» Record excerpts
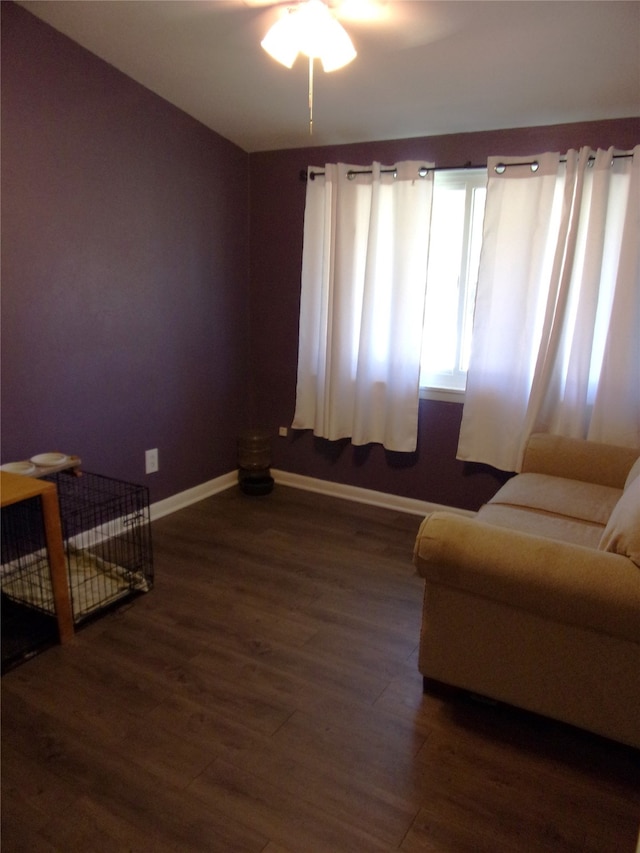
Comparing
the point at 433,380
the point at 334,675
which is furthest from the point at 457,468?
the point at 334,675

» What you need to do
Copy the material above word for word, without the picture.

» Solution to this exercise
Comparing
the point at 433,380
the point at 334,675
which is furthest from the point at 457,468?
the point at 334,675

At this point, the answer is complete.